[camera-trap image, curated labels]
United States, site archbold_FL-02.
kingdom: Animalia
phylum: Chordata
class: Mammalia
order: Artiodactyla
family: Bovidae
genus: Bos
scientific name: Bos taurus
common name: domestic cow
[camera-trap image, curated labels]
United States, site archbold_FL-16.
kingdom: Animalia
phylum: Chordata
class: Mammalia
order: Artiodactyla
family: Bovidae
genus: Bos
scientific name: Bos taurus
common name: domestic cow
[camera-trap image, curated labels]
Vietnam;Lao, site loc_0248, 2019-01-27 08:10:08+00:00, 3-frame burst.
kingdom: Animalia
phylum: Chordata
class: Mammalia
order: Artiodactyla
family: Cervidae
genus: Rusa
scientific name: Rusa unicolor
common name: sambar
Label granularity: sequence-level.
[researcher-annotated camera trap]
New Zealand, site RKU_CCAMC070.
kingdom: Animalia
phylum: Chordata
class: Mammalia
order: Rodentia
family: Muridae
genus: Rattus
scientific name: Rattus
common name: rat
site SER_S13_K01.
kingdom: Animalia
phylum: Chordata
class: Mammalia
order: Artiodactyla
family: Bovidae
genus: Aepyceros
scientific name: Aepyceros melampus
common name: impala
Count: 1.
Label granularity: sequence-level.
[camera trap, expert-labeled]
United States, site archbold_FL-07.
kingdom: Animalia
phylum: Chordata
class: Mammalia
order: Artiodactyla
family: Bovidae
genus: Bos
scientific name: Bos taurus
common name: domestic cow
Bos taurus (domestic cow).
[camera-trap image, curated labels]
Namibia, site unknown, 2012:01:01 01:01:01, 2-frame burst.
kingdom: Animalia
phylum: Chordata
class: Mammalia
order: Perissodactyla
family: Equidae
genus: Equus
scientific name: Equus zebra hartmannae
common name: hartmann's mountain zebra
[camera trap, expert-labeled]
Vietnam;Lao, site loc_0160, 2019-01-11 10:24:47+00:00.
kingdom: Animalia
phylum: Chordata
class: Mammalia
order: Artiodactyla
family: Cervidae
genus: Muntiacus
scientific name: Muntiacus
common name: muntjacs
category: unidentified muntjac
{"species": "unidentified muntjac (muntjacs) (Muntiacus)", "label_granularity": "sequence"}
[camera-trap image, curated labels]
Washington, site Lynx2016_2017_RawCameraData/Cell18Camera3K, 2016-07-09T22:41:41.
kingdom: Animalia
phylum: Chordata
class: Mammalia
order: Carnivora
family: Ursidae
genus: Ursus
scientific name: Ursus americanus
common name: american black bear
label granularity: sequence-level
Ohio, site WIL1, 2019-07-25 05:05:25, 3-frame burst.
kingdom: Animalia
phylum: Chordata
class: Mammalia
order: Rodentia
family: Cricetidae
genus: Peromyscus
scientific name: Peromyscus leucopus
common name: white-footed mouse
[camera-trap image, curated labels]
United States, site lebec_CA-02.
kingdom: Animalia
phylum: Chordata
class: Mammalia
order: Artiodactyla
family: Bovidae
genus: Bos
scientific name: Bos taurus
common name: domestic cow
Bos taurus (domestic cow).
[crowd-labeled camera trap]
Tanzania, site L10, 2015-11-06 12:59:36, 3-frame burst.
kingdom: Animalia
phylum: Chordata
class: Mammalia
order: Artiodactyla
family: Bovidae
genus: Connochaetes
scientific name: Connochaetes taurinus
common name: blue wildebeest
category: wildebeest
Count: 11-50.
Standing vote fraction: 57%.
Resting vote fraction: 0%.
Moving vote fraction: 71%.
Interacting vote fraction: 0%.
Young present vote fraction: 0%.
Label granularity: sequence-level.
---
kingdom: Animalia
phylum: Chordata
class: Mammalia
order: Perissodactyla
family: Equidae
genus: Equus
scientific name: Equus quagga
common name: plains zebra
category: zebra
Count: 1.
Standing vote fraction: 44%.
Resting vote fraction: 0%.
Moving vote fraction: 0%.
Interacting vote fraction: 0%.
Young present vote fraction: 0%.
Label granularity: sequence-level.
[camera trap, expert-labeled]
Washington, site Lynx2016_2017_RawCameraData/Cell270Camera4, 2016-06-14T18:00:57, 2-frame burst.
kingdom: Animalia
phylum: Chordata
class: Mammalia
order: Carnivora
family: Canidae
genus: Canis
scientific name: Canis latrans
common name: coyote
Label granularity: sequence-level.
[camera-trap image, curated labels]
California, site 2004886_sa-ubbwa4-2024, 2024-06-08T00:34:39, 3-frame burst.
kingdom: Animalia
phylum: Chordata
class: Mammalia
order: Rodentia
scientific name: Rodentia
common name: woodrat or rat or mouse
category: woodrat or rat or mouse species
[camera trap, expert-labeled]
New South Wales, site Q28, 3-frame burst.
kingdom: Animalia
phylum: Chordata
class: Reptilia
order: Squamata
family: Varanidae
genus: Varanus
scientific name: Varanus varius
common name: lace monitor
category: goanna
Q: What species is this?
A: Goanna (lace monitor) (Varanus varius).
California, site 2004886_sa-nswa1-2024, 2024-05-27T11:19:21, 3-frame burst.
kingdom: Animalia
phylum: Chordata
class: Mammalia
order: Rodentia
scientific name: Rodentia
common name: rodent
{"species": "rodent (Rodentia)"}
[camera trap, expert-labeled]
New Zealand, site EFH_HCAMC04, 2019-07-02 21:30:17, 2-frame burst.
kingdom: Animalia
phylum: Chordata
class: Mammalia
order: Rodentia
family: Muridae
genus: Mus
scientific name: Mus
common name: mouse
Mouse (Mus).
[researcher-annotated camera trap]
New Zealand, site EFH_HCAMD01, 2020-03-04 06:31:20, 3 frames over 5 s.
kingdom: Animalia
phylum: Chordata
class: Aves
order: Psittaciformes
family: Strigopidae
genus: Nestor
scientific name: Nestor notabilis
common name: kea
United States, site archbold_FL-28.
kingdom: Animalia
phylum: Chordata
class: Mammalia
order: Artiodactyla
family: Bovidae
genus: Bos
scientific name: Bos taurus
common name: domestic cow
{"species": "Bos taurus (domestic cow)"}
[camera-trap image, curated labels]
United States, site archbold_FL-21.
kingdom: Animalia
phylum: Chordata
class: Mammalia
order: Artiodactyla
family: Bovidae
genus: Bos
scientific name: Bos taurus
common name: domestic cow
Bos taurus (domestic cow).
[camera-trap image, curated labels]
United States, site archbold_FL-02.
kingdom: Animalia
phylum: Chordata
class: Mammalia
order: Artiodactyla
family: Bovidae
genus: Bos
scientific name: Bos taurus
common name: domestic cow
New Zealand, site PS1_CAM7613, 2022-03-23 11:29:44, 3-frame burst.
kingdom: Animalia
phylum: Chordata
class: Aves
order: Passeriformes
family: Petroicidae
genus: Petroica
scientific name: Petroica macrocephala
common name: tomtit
::::
TASK PROMPT — Would you reproduce every record above exactly as it appears?

SOLUTION TO THIS PROBLEM —
[camera-trap image, curated labels]
United States, site archbold_FL-02.
kingdom: Animalia
phylum: Chordata
class: Mammalia
order: Artiodactyla
family: Bovidae
genus: Bos
scientific name: Bos taurus
common name: domestic cow
[camera-trap image, curated labels]
United States, site archbold_FL-16.
kingdom: Animalia
phylum: Chordata
class: Mammalia
order: Artiodactyla
family: Bovidae
genus: Bos
scientific name: Bos taurus
common name: domestic cow
[camera-trap image, curated labels]
Vietnam;Lao, site loc_0248, 2019-01-27 08:10:08+00:00, 3-frame burst.
kingdom: Animalia
phylum: Chordata
class: Mammalia
order: Artiodactyla
family: Cervidae
genus: Rusa
scientific name: Rusa unicolor
common name: sambar
Label granularity: sequence-level.
[researcher-annotated camera trap]
New Zealand, site RKU_CCAMC070.
kingdom: Animalia
phylum: Chordata
class: Mammalia
order: Rodentia
family: Muridae
genus: Rattus
scientific name: Rattus
common name: rat
site SER_S13_K01.
kingdom: Animalia
phylum: Chordata
class: Mammalia
order: Artiodactyla
family: Bovidae
genus: Aepyceros
scientific name: Aepyceros melampus
common name: impala
Count: 1.
Label granularity: sequence-level.
[camera trap, expert-labeled]
United States, site archbold_FL-07.
kingdom: Animalia
phylum: Chordata
class: Mammalia
order: Artiodactyla
family: Bovidae
genus: Bos
scientific name: Bos taurus
common name: domestic cow
Bos taurus (domestic cow).
[camera-trap image, curated labels]
Namibia, site unknown, 2012:01:01 01:01:01, 2-frame burst.
kingdom: Animalia
phylum: Chordata
class: Mammalia
order: Perissodactyla
family: Equidae
genus: Equus
scientific name: Equus zebra hartmannae
common name: hartmann's mountain zebra
[camera trap, expert-labeled]
Vietnam;Lao, site loc_0160, 2019-01-11 10:24:47+00:00.
kingdom: Animalia
phylum: Chordata
class: Mammalia
order: Artiodactyla
family: Cervidae
genus: Muntiacus
scientific name: Muntiacus
common name: muntjacs
category: unidentified muntjac
{"species": "unidentified muntjac (muntjacs) (Muntiacus)", "label_granularity": "sequence"}
[camera-trap image, curated labels]
Washington, site Lynx2016_2017_RawCameraData/Cell18Camera3K, 2016-07-09T22:41:41.
kingdom: Animalia
phylum: Chordata
class: Mammalia
order: Carnivora
family: Ursidae
genus: Ursus
scientific name: Ursus americanus
common name: american black bear
label granularity: sequence-level
Ohio, site WIL1, 2019-07-25 05:05:25, 3-frame burst.
kingdom: Animalia
phylum: Chordata
class: Mammalia
order: Rodentia
family: Cricetidae
genus: Peromyscus
scientific name: Peromyscus leucopus
common name: white-footed mouse
[camera-trap image, curated labels]
United States, site lebec_CA-02.
kingdom: Animalia
phylum: Chordata
class: Mammalia
order: Artiodactyla
family: Bovidae
genus: Bos
scientific name: Bos taurus
common name: domestic cow
Bos taurus (domestic cow).
[crowd-labeled camera trap]
Tanzania, site L10, 2015-11-06 12:59:36, 3-frame burst.
kingdom: Animalia
phylum: Chordata
class: Mammalia
order: Artiodactyla
family: Bovidae
genus: Connochaetes
scientific name: Connochaetes taurinus
common name: blue wildebeest
category: wildebeest
Count: 11-50.
Standing vote fraction: 57%.
Resting vote fraction: 0%.
Moving vote fraction: 71%.
Interacting vote fraction: 0%.
Young present vote fraction: 0%.
Label granularity: sequence-level.
---
kingdom: Animalia
phylum: Chordata
class: Mammalia
order: Perissodactyla
family: Equidae
genus: Equus
scientific name: Equus quagga
common name: plains zebra
category: zebra
Count: 1.
Standing vote fraction: 44%.
Resting vote fraction: 0%.
Moving vote fraction: 0%.
Interacting vote fraction: 0%.
Young present vote fraction: 0%.
Label granularity: sequence-level.
[camera trap, expert-labeled]
Washington, site Lynx2016_2017_RawCameraData/Cell270Camera4, 2016-06-14T18:00:57, 2-frame burst.
kingdom: Animalia
phylum: Chordata
class: Mammalia
order: Carnivora
family: Canidae
genus: Canis
scientific name: Canis latrans
common name: coyote
Label granularity: sequence-level.
[camera-trap image, curated labels]
California, site 2004886_sa-ubbwa4-2024, 2024-06-08T00:34:39, 3-frame burst.
kingdom: Animalia
phylum: Chordata
class: Mammalia
order: Rodentia
scientific name: Rodentia
common name: woodrat or rat or mouse
category: woodrat or rat or mouse species
[camera trap, expert-labeled]
New South Wales, site Q28, 3-frame burst.
kingdom: Animalia
phylum: Chordata
class: Reptilia
order: Squamata
family: Varanidae
genus: Varanus
scientific name: Varanus varius
common name: lace monitor
category: goanna
Q: What species is this?
A: Goanna (lace monitor) (Varanus varius).
California, site 2004886_sa-nswa1-2024, 2024-05-27T11:19:21, 3-frame burst.
kingdom: Animalia
phylum: Chordata
class: Mammalia
order: Rodentia
scientific name: Rodentia
common name: rodent
{"species": "rodent (Rodentia)"}
[camera trap, expert-labeled]
New Zealand, site EFH_HCAMC04, 2019-07-02 21:30:17, 2-frame burst.
kingdom: Animalia
phylum: Chordata
class: Mammalia
order: Rodentia
family: Muridae
genus: Mus
scientific name: Mus
common name: mouse
Mouse (Mus).
[researcher-annotated camera trap]
New Zealand, site EFH_HCAMD01, 2020-03-04 06:31:20, 3 frames over 5 s.
kingdom: Animalia
phylum: Chordata
class: Aves
order: Psittaciformes
family: Strigopidae
genus: Nestor
scientific name: Nestor notabilis
common name: kea
United States, site archbold_FL-28.
kingdom: Animalia
phylum: Chordata
class: Mammalia
order: Artiodactyla
family: Bovidae
genus: Bos
scientific name: Bos taurus
common name: domestic cow
{"species": "Bos taurus (domestic cow)"}
[camera-trap image, curated labels]
United States, site archbold_FL-21.
kingdom: Animalia
phylum: Chordata
class: Mammalia
order: Artiodactyla
family: Bovidae
genus: Bos
scientific name: Bos taurus
common name: domestic cow
Bos taurus (domestic cow).
[camera-trap image, curated labels]
United States, site archbold_FL-02.
kingdom: Animalia
phylum: Chordata
class: Mammalia
order: Artiodactyla
family: Bovidae
genus: Bos
scientific name: Bos taurus
common name: domestic cow
New Zealand, site PS1_CAM7613, 2022-03-23 11:29:44, 3-frame burst.
kingdom: Animalia
phylum: Chordata
class: Aves
order: Passeriformes
family: Petroicidae
genus: Petroica
scientific name: Petroica macrocephala
common name: tomtit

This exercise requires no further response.